**Problem to work on:**
Below are records to be copied exactly; their pictures are to be omitted.

**Data provided:**
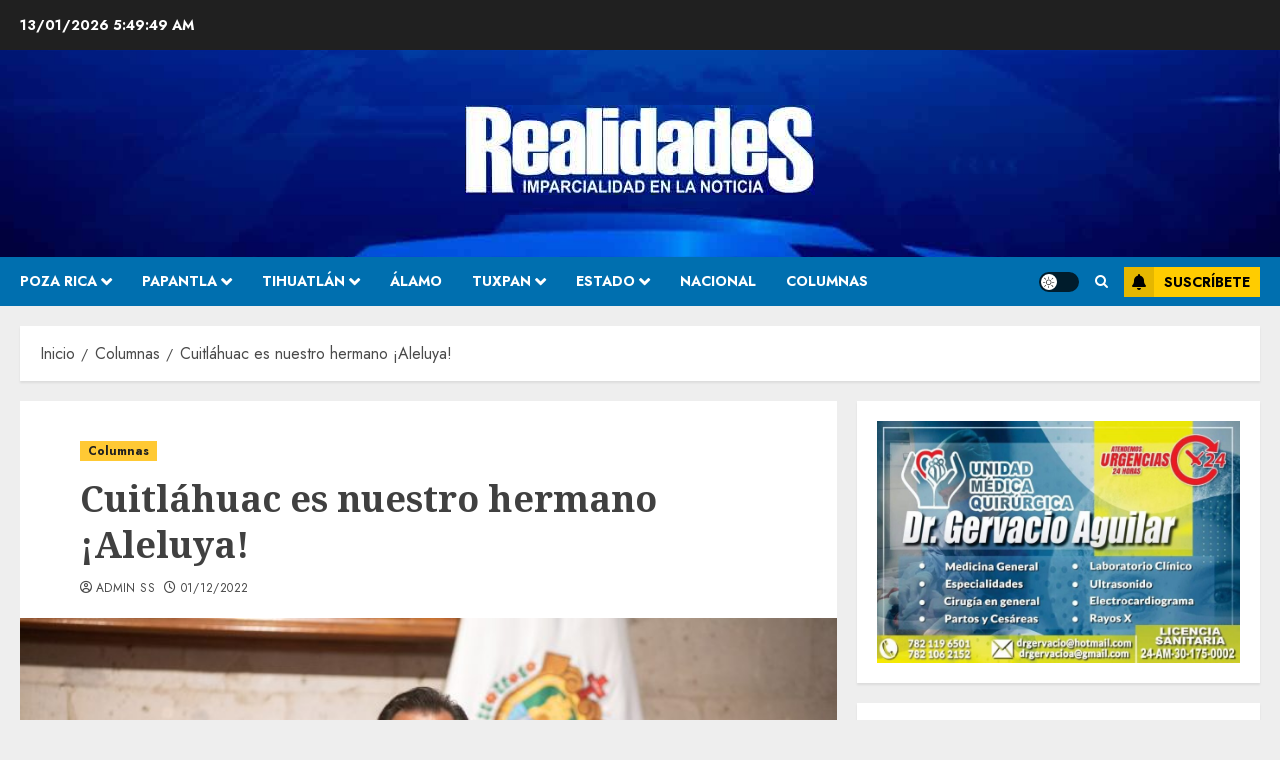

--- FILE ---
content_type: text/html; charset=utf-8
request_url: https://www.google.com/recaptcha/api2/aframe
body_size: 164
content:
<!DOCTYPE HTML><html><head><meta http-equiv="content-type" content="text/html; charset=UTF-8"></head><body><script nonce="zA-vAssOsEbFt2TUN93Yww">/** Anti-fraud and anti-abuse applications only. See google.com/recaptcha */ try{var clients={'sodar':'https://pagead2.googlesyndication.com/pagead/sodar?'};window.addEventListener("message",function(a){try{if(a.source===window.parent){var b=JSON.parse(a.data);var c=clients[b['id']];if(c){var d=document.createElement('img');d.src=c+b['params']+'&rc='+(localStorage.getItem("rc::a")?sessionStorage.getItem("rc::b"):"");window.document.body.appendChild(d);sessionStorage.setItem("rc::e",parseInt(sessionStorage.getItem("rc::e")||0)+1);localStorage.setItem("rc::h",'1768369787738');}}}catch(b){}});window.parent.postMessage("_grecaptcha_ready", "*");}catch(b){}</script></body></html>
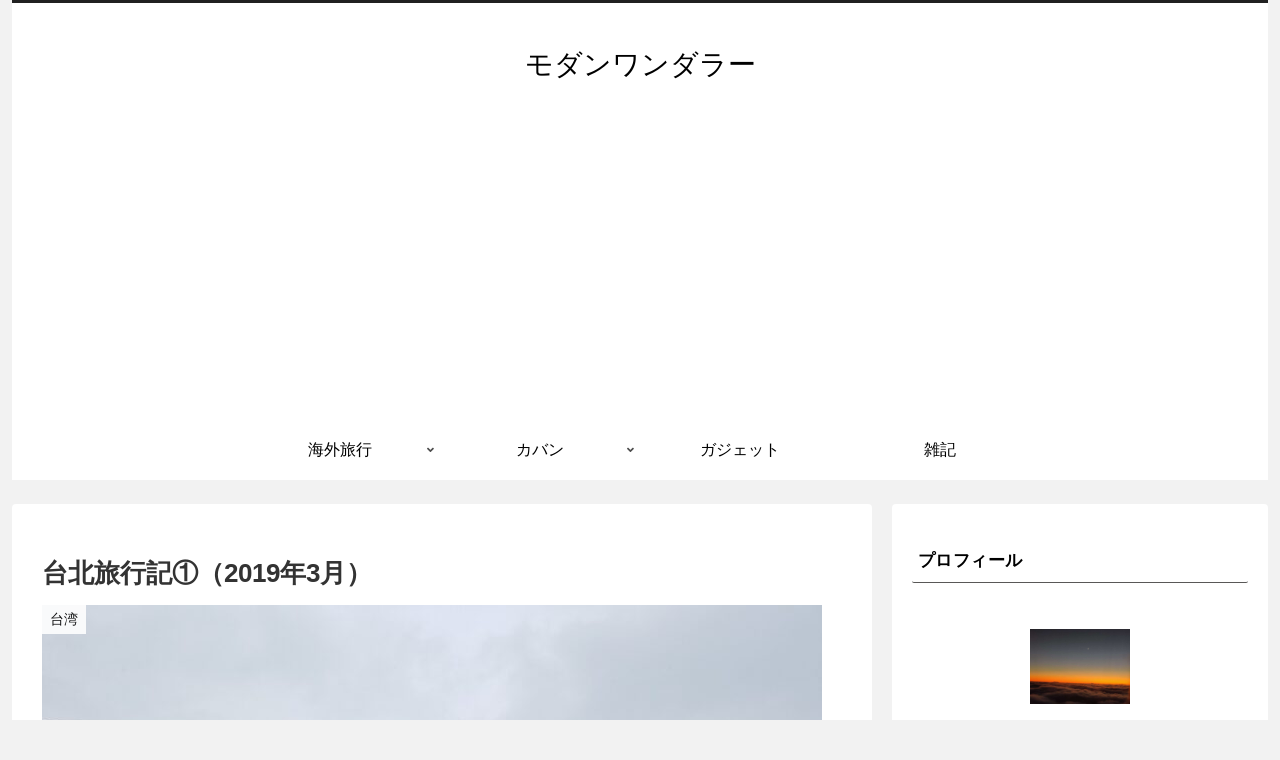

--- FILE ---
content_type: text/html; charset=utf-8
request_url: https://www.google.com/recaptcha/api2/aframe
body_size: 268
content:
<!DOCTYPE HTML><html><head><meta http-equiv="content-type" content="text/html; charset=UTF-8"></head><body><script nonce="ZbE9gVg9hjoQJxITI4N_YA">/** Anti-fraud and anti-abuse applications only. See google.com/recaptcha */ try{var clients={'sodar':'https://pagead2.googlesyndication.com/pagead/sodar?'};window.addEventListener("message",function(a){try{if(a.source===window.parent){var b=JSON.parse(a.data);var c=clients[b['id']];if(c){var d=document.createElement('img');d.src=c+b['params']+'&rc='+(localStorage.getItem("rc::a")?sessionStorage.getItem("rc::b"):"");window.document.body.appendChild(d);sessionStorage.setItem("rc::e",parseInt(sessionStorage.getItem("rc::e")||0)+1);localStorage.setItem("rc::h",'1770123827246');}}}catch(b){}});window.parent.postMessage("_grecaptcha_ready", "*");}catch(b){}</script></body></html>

**Response box:**
--- FILE ---
content_type: text/html; charset=utf-8
request_url: https://www.google.com/recaptcha/api2/aframe
body_size: 164
content:
<!DOCTYPE HTML><html><head><meta http-equiv="content-type" content="text/html; charset=UTF-8"></head><body><script nonce="zA-vAssOsEbFt2TUN93Yww">/** Anti-fraud and anti-abuse applications only. See google.com/recaptcha */ try{var clients={'sodar':'https://pagead2.googlesyndication.com/pagead/sodar?'};window.addEventListener("message",function(a){try{if(a.source===window.parent){var b=JSON.parse(a.data);var c=clients[b['id']];if(c){var d=document.createElement('img');d.src=c+b['params']+'&rc='+(localStorage.getItem("rc::a")?sessionStorage.getItem("rc::b"):"");window.document.body.appendChild(d);sessionStorage.setItem("rc::e",parseInt(sessionStorage.getItem("rc::e")||0)+1);localStorage.setItem("rc::h",'1768369787738');}}}catch(b){}});window.parent.postMessage("_grecaptcha_ready", "*");}catch(b){}</script></body></html>

--- FILE ---
content_type: text/html; charset=utf-8
request_url: https://www.google.com/recaptcha/api2/aframe
body_size: 268
content:
<!DOCTYPE HTML><html><head><meta http-equiv="content-type" content="text/html; charset=UTF-8"></head><body><script nonce="ZbE9gVg9hjoQJxITI4N_YA">/** Anti-fraud and anti-abuse applications only. See google.com/recaptcha */ try{var clients={'sodar':'https://pagead2.googlesyndication.com/pagead/sodar?'};window.addEventListener("message",function(a){try{if(a.source===window.parent){var b=JSON.parse(a.data);var c=clients[b['id']];if(c){var d=document.createElement('img');d.src=c+b['params']+'&rc='+(localStorage.getItem("rc::a")?sessionStorage.getItem("rc::b"):"");window.document.body.appendChild(d);sessionStorage.setItem("rc::e",parseInt(sessionStorage.getItem("rc::e")||0)+1);localStorage.setItem("rc::h",'1770123827246');}}}catch(b){}});window.parent.postMessage("_grecaptcha_ready", "*");}catch(b){}</script></body></html>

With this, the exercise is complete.